The OpenTrade LATAM Stablecoin Report echoes the volume picture: of roughly $730 billion in on-chain crypto received across the region in 2025, $324 billion moved as stablecoins.

Remittance economics add a concrete incentive. Mizuho research cited in the coverage puts stablecoin rails in the US–Mexico corridor at under 1% fees versus the traditional 5–7% average. Applied to the $142 billion sent from the United States to Latin America in 2025, that difference could translate to $6.1–8.9 billion in potential consumer savings if more flows shifted to lower-cost infrastructure.

Regulatory tailwinds

The numbers arrive against a backdrop of clearer rules on both sides of the border.

In the United States, the GENIUS Act (signed July 2025) created the first federal framework for payment stablecoins, requiring 1:1 high-quality reserves, attestations, and licensed U.S. issuance. In Latin America, Brazil’s Virtual Assets Law, Argentina’s mandatory exchange registration regime, and Bolivia’s reversal of its long-standing crypto ban are all cited as factors that have made institutional use more feasible.

The result is not that every institution is now a crypto treasury, but that the rails are becoming reliable enough for production payment and settlement workflows.

Why this matters for Latin America

For companies and financial services firms operating across borders in the region, stablecoins reduce settlement time from days to minutes and cut FX and intermediary costs. That matters for payroll, supplier payments, treasury management, and any flow that previously required pre-funding accounts in multiple countries.
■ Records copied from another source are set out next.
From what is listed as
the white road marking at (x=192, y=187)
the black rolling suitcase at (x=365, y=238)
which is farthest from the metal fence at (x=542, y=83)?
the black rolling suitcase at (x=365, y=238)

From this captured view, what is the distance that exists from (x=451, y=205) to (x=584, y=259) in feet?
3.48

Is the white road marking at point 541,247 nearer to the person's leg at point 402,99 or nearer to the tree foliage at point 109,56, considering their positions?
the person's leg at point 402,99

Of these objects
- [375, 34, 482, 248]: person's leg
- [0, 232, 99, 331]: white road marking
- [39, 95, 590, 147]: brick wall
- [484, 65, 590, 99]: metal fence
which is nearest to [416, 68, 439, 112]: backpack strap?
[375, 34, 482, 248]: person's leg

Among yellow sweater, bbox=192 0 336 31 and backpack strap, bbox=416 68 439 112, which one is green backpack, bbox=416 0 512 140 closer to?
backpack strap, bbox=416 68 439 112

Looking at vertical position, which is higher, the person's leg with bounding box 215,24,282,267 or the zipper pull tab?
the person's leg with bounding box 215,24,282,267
For end users, the institutional layer creates more on-ramps and liquidity. When a Brazilian fintech or Mexican PSP can settle the cross-border leg in stablecoins and deliver via Pix or SPEI the same day, the experience for the person receiving the money improves even if they never touch a wallet.

The shift also intersects with self-custody. Many stablecoin flows begin or end in user-controlled wallets rather than leaving value parked on an exchange or in a traditional bank account exposed to local currency or counterparty risk. As more institutions build around these rails, the infrastructure that supports non-custodial holding and movement grows stronger.
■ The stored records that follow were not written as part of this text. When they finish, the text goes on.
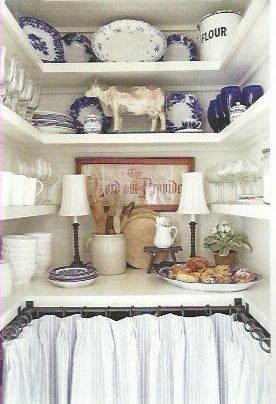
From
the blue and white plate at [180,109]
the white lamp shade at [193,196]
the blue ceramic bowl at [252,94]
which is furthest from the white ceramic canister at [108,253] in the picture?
the blue ceramic bowl at [252,94]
Tourism and small business acceptance is another thread: hotels, restaurants, and service providers in several markets are starting to take stablecoin payments directly from visitors, avoiding FX spreads and card fees on both sides.

Takeaway

The 71% statistic is a snapshot of infrastructure adoption, not a price call. It shows that in Latin America, stablecoins have become a practical settlement layer for a large share of institutions moving value across borders — the highest such share reported anywhere.

For readers in the region, the practical takeaway is that the tools for cheaper, faster, and more sovereign cross-border value transfer continue to mature. Whether you are a freelancer, a business, or simply someone who prefers to hold dollars outside local banking channels, the on-ramps and off-ramps are becoming more embedded in the financial apps and services you already use.

Not financial advice. Stablecoins carry issuer, regulatory, peg, counterparty, and operational risks even when reserves are attested. Users and institutions should review the specific structure, attestations, and legal status of any token or rail they use and do their own research.